About this exercise: Leaving nothing out, set down all the data exactly.

Stored data entries
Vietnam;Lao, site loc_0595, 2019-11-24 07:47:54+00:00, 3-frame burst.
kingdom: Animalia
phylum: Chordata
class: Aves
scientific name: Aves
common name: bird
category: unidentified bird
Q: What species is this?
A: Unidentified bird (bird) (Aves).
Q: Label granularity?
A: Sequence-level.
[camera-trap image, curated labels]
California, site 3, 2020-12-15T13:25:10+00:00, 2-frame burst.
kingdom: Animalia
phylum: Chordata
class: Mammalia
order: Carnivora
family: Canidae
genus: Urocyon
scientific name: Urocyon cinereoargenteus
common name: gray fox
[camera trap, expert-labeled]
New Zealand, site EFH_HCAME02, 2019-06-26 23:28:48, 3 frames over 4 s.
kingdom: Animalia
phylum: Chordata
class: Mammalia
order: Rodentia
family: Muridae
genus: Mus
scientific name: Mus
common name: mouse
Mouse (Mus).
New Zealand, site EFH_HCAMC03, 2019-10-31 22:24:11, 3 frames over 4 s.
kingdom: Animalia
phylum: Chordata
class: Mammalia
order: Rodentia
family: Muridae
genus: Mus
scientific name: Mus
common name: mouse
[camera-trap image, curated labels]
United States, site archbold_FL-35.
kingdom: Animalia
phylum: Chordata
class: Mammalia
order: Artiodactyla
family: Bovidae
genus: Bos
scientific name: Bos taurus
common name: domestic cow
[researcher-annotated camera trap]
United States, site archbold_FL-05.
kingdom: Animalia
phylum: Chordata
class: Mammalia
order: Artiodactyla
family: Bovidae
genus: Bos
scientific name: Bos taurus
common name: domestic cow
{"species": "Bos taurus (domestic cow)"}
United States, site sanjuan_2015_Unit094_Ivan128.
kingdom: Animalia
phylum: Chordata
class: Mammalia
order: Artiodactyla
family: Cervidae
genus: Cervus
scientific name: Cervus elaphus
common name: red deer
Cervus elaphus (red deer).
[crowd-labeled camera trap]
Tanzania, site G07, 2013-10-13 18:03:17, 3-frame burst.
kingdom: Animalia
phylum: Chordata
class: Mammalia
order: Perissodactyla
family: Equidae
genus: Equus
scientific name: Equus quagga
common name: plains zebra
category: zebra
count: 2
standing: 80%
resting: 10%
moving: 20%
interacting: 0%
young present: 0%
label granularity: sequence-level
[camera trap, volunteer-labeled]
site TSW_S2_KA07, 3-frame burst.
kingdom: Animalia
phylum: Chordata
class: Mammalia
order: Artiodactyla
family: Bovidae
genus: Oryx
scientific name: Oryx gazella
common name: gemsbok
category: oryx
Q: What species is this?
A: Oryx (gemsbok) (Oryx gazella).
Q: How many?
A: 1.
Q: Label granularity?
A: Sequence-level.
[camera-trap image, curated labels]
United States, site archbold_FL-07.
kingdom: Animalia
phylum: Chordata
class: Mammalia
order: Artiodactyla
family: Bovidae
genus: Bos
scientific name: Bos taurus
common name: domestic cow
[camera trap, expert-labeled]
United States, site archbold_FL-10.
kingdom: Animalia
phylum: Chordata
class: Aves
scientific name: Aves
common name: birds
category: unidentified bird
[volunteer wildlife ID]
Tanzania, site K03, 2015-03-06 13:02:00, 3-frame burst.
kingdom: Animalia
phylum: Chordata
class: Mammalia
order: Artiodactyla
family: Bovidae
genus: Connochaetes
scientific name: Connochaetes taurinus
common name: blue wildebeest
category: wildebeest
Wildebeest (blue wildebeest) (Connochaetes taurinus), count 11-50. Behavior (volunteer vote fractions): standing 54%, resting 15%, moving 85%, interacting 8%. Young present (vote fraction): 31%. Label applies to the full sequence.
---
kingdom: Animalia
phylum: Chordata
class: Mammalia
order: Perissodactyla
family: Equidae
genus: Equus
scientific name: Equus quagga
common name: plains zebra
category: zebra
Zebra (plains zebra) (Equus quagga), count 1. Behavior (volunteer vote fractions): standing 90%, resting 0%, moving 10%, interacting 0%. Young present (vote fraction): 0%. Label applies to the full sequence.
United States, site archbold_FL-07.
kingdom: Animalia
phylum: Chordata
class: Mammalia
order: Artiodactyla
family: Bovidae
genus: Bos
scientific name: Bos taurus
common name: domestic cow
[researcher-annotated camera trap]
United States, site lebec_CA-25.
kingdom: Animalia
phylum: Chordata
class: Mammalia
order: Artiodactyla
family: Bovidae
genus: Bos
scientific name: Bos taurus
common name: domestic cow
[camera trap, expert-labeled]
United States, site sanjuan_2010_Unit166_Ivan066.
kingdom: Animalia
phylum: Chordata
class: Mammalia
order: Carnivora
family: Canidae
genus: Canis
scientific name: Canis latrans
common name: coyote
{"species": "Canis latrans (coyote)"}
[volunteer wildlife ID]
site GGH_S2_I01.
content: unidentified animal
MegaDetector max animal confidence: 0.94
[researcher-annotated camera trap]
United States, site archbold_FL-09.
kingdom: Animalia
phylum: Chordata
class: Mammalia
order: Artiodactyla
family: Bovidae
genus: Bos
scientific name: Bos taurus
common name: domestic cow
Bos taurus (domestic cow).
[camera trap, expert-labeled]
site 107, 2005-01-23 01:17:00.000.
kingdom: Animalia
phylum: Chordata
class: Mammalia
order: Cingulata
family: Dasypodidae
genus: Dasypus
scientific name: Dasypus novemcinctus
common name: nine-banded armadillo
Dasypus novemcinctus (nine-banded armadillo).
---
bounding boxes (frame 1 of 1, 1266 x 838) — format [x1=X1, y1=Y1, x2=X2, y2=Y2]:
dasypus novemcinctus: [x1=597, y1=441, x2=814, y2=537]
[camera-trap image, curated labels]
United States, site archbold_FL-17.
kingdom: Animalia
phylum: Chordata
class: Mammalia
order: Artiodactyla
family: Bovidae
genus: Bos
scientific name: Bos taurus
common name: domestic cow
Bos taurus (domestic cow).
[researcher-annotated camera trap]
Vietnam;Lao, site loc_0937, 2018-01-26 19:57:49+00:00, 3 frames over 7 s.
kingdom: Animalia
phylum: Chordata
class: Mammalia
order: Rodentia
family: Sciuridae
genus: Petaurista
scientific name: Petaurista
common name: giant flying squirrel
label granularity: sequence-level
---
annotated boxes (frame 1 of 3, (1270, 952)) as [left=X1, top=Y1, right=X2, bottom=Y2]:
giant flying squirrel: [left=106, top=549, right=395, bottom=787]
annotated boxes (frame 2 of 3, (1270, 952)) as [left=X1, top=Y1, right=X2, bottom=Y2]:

Solution to the problem:
Vietnam;Lao, site loc_0595, 2019-11-24 07:47:54+00:00, 3-frame burst.
kingdom: Animalia
phylum: Chordata
class: Aves
scientific name: Aves
common name: bird
category: unidentified bird
Q: What species is this?
A: Unidentified bird (bird) (Aves).
Q: Label granularity?
A: Sequence-level.
[camera-trap image, curated labels]
California, site 3, 2020-12-15T13:25:10+00:00, 2-frame burst.
kingdom: Animalia
phylum: Chordata
class: Mammalia
order: Carnivora
family: Canidae
genus: Urocyon
scientific name: Urocyon cinereoargenteus
common name: gray fox
[camera trap, expert-labeled]
New Zealand, site EFH_HCAME02, 2019-06-26 23:28:48, 3 frames over 4 s.
kingdom: Animalia
phylum: Chordata
class: Mammalia
order: Rodentia
family: Muridae
genus: Mus
scientific name: Mus
common name: mouse
Mouse (Mus).
New Zealand, site EFH_HCAMC03, 2019-10-31 22:24:11, 3 frames over 4 s.
kingdom: Animalia
phylum: Chordata
class: Mammalia
order: Rodentia
family: Muridae
genus: Mus
scientific name: Mus
common name: mouse
[camera-trap image, curated labels]
United States, site archbold_FL-35.
kingdom: Animalia
phylum: Chordata
class: Mammalia
order: Artiodactyla
family: Bovidae
genus: Bos
scientific name: Bos taurus
common name: domestic cow
[researcher-annotated camera trap]
United States, site archbold_FL-05.
kingdom: Animalia
phylum: Chordata
class: Mammalia
order: Artiodactyla
family: Bovidae
genus: Bos
scientific name: Bos taurus
common name: domestic cow
{"species": "Bos taurus (domestic cow)"}
United States, site sanjuan_2015_Unit094_Ivan128.
kingdom: Animalia
phylum: Chordata
class: Mammalia
order: Artiodactyla
family: Cervidae
genus: Cervus
scientific name: Cervus elaphus
common name: red deer
Cervus elaphus (red deer).
[crowd-labeled camera trap]
Tanzania, site G07, 2013-10-13 18:03:17, 3-frame burst.
kingdom: Animalia
phylum: Chordata
class: Mammalia
order: Perissodactyla
family: Equidae
genus: Equus
scientific name: Equus quagga
common name: plains zebra
category: zebra
count: 2
standing: 80%
resting: 10%
moving: 20%
interacting: 0%
young present: 0%
label granularity: sequence-level
[camera trap, volunteer-labeled]
site TSW_S2_KA07, 3-frame burst.
kingdom: Animalia
phylum: Chordata
class: Mammalia
order: Artiodactyla
family: Bovidae
genus: Oryx
scientific name: Oryx gazella
common name: gemsbok
category: oryx
Q: What species is this?
A: Oryx (gemsbok) (Oryx gazella).
Q: How many?
A: 1.
Q: Label granularity?
A: Sequence-level.
[camera-trap image, curated labels]
United States, site archbold_FL-07.
kingdom: Animalia
phylum: Chordata
class: Mammalia
order: Artiodactyla
family: Bovidae
genus: Bos
scientific name: Bos taurus
common name: domestic cow
[camera trap, expert-labeled]
United States, site archbold_FL-10.
kingdom: Animalia
phylum: Chordata
class: Aves
scientific name: Aves
common name: birds
category: unidentified bird
[volunteer wildlife ID]
Tanzania, site K03, 2015-03-06 13:02:00, 3-frame burst.
kingdom: Animalia
phylum: Chordata
class: Mammalia
order: Artiodactyla
family: Bovidae
genus: Connochaetes
scientific name: Connochaetes taurinus
common name: blue wildebeest
category: wildebeest
Wildebeest (blue wildebeest) (Connochaetes taurinus), count 11-50. Behavior (volunteer vote fractions): standing 54%, resting 15%, moving 85%, interacting 8%. Young present (vote fraction): 31%. Label applies to the full sequence.
---
kingdom: Animalia
phylum: Chordata
class: Mammalia
order: Perissodactyla
family: Equidae
genus: Equus
scientific name: Equus quagga
common name: plains zebra
category: zebra
Zebra (plains zebra) (Equus quagga), count 1. Behavior (volunteer vote fractions): standing 90%, resting 0%, moving 10%, interacting 0%. Young present (vote fraction): 0%. Label applies to the full sequence.
United States, site archbold_FL-07.
kingdom: Animalia
phylum: Chordata
class: Mammalia
order: Artiodactyla
family: Bovidae
genus: Bos
scientific name: Bos taurus
common name: domestic cow
[researcher-annotated camera trap]
United States, site lebec_CA-25.
kingdom: Animalia
phylum: Chordata
class: Mammalia
order: Artiodactyla
family: Bovidae
genus: Bos
scientific name: Bos taurus
common name: domestic cow
[camera trap, expert-labeled]
United States, site sanjuan_2010_Unit166_Ivan066.
kingdom: Animalia
phylum: Chordata
class: Mammalia
order: Carnivora
family: Canidae
genus: Canis
scientific name: Canis latrans
common name: coyote
{"species": "Canis latrans (coyote)"}
[volunteer wildlife ID]
site GGH_S2_I01.
content: unidentified animal
MegaDetector max animal confidence: 0.94
[researcher-annotated camera trap]
United States, site archbold_FL-09.
kingdom: Animalia
phylum: Chordata
class: Mammalia
order: Artiodactyla
family: Bovidae
genus: Bos
scientific name: Bos taurus
common name: domestic cow
Bos taurus (domestic cow).
[camera trap, expert-labeled]
site 107, 2005-01-23 01:17:00.000.
kingdom: Animalia
phylum: Chordata
class: Mammalia
order: Cingulata
family: Dasypodidae
genus: Dasypus
scientific name: Dasypus novemcinctus
common name: nine-banded armadillo
Dasypus novemcinctus (nine-banded armadillo).
---
bounding boxes (frame 1 of 1, 1266 x 838) — format [x1=X1, y1=Y1, x2=X2, y2=Y2]:
dasypus novemcinctus: [x1=597, y1=441, x2=814, y2=537]
[camera-trap image, curated labels]
United States, site archbold_FL-17.
kingdom: Animalia
phylum: Chordata
class: Mammalia
order: Artiodactyla
family: Bovidae
genus: Bos
scientific name: Bos taurus
common name: domestic cow
Bos taurus (domestic cow).
[researcher-annotated camera trap]
Vietnam;Lao, site loc_0937, 2018-01-26 19:57:49+00:00, 3 frames over 7 s.
kingdom: Animalia
phylum: Chordata
class: Mammalia
order: Rodentia
family: Sciuridae
genus: Petaurista
scientific name: Petaurista
common name: giant flying squirrel
label granularity: sequence-level
---
annotated boxes (frame 1 of 3, (1270, 952)) as [left=X1, top=Y1, right=X2, bottom=Y2]:
giant flying squirrel: [left=106, top=549, right=395, bottom=787]
annotated boxes (frame 2 of 3, (1270, 952)) as [left=X1, top=Y1, right=X2, bottom=Y2]:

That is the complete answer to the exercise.